* start THE DATA *

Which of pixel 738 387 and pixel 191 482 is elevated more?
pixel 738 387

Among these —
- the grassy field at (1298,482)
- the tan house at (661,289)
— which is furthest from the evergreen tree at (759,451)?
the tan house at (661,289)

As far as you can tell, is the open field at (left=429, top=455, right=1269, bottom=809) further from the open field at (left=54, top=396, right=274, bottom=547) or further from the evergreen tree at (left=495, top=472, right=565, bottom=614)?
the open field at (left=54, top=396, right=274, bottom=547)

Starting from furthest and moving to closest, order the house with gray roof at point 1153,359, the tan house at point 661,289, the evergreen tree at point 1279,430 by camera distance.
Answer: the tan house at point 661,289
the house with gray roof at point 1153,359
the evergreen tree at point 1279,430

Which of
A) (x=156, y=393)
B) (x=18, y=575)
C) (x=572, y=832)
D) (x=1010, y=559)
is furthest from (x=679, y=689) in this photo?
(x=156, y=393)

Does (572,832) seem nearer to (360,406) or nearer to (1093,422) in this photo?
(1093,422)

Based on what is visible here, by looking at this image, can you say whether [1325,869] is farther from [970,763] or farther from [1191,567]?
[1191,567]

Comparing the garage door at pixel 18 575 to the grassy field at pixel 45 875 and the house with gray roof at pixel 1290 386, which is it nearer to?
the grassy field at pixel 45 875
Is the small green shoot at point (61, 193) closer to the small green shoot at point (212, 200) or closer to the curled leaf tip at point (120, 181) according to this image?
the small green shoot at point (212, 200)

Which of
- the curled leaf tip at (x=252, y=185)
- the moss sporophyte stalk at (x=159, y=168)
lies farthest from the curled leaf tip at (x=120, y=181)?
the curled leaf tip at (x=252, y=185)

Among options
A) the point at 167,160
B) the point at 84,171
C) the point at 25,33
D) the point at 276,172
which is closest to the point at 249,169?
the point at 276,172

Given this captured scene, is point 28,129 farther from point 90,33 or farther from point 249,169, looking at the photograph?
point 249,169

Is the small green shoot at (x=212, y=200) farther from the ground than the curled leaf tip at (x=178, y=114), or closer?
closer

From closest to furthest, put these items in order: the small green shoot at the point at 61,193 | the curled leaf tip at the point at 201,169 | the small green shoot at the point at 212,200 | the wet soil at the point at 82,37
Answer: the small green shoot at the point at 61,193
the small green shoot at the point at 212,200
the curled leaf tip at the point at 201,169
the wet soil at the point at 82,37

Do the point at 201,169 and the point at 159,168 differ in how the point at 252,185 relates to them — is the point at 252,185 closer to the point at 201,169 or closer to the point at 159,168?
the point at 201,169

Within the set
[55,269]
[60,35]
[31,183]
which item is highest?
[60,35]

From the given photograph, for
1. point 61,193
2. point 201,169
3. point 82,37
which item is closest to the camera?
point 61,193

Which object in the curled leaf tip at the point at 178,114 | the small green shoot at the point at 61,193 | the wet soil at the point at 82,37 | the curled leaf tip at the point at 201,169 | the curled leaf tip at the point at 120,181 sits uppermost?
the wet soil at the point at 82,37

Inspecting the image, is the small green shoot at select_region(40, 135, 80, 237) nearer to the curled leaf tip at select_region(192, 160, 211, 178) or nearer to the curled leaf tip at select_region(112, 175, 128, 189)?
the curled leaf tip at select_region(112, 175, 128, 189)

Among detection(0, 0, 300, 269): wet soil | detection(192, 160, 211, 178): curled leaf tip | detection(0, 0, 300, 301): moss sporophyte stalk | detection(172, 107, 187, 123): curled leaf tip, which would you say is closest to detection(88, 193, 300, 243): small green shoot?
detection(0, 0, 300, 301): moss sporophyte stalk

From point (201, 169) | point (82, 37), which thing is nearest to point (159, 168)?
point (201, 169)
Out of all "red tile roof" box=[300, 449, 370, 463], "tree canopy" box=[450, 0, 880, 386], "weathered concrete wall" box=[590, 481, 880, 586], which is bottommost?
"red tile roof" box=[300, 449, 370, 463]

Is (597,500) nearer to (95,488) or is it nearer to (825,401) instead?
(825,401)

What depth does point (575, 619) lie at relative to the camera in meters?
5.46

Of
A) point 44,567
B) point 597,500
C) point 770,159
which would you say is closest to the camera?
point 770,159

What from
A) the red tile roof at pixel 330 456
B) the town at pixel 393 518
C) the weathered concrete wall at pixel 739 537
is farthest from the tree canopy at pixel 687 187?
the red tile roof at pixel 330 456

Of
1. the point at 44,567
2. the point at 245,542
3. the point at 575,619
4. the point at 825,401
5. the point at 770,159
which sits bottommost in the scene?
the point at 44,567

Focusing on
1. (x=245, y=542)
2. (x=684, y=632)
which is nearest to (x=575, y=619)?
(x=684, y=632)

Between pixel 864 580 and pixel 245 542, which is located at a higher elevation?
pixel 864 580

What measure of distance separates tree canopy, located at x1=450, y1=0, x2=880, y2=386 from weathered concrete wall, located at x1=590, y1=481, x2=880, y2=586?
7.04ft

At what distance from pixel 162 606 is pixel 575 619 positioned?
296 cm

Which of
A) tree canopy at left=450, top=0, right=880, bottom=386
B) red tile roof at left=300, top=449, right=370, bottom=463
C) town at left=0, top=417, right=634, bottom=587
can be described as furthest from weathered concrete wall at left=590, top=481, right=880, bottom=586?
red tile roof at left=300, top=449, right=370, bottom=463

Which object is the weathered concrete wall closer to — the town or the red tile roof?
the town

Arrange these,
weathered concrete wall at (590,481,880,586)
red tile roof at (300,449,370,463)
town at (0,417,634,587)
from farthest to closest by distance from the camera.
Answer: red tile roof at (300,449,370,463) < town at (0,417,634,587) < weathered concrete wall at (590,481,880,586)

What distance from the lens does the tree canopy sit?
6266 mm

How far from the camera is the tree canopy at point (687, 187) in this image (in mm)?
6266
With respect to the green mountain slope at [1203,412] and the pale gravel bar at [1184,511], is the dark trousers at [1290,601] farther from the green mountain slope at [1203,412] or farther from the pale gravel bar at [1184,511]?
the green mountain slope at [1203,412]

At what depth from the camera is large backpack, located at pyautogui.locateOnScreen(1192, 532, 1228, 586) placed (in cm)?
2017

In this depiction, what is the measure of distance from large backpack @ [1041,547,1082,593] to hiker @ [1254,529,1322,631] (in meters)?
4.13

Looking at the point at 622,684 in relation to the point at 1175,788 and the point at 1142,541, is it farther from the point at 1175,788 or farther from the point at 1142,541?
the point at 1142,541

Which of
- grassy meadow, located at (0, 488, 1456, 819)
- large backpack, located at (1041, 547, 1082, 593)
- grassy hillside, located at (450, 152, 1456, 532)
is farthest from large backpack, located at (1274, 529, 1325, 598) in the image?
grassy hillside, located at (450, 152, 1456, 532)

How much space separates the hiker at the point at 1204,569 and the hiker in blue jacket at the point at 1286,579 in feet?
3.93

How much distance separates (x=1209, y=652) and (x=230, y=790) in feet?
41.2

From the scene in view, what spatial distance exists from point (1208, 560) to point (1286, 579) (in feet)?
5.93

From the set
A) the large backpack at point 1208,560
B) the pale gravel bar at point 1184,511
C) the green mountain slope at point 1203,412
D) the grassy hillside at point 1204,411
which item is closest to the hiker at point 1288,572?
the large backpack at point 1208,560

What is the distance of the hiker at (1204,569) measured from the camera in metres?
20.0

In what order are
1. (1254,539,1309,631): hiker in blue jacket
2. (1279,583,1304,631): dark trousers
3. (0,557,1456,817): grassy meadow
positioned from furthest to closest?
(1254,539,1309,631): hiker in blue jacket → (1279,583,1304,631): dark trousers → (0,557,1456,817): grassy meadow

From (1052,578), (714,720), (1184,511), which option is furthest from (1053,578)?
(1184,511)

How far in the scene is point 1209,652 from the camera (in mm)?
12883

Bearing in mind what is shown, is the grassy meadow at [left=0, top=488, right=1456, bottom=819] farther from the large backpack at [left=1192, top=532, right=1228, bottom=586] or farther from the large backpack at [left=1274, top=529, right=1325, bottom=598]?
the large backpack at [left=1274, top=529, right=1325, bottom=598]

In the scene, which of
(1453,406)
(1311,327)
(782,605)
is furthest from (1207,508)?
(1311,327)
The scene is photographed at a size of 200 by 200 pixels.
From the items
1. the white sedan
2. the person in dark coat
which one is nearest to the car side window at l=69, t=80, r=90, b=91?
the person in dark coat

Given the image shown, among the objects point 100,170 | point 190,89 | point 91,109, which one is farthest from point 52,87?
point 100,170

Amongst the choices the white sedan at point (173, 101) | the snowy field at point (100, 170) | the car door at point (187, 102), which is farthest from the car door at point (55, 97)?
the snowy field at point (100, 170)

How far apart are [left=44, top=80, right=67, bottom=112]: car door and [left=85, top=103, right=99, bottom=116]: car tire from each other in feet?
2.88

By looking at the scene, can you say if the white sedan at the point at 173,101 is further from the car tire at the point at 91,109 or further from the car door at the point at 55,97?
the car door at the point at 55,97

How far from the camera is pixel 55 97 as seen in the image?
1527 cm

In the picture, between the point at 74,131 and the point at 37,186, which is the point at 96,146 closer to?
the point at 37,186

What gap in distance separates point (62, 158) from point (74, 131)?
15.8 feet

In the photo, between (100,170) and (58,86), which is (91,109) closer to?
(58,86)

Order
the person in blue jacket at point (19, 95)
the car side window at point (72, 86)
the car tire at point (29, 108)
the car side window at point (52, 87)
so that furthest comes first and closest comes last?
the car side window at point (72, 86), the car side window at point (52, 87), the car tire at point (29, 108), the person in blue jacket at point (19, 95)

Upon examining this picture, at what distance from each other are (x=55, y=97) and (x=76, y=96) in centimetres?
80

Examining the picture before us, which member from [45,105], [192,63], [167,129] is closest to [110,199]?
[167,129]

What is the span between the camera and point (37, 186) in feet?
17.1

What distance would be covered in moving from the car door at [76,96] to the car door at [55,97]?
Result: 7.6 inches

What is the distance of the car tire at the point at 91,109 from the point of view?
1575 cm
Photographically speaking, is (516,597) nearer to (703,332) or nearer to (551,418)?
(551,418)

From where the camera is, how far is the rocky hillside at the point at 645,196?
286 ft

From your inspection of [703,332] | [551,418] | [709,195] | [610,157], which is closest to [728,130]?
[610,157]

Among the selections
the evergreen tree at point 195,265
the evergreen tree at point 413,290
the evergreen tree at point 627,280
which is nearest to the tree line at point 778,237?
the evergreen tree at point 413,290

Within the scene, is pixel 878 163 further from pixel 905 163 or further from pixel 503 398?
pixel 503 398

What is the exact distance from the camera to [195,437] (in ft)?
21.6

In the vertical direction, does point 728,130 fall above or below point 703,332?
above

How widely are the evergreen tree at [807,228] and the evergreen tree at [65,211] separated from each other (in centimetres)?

* end THE DATA *

__WRITTEN EXERCISE__
Copy out the lines of the listing above verbatim, starting at the line that contains "How far from the camera is pixel" and ending at the line that contains "Result: 7.6 inches", with both of those lines included.

__ANSWER__
How far from the camera is pixel 55 97 as seen in the image?
1527 cm

In the picture, between the point at 74,131 and the point at 37,186, which is the point at 96,146 closer to?
the point at 37,186

What gap in distance separates point (62, 158) from point (74, 131)?
15.8 feet

In the photo, between (100,170) and (58,86), which is (91,109) closer to?
(58,86)

Order
the person in blue jacket at point (19, 95)
the car side window at point (72, 86)
the car tire at point (29, 108)
the car side window at point (52, 87)
so that furthest comes first and closest comes last?
the car side window at point (72, 86), the car side window at point (52, 87), the car tire at point (29, 108), the person in blue jacket at point (19, 95)

Upon examining this picture, at what distance from each other are (x=55, y=97) and (x=76, y=96) in centimetres?
80

Examining the picture before us, which member from [45,105], [192,63], [167,129] is closest to [110,199]?
[167,129]

What is the span between the camera and point (37, 186) in feet?
17.1

What distance would be covered in moving from the car door at [76,96] to the car door at [55,97]?
Result: 7.6 inches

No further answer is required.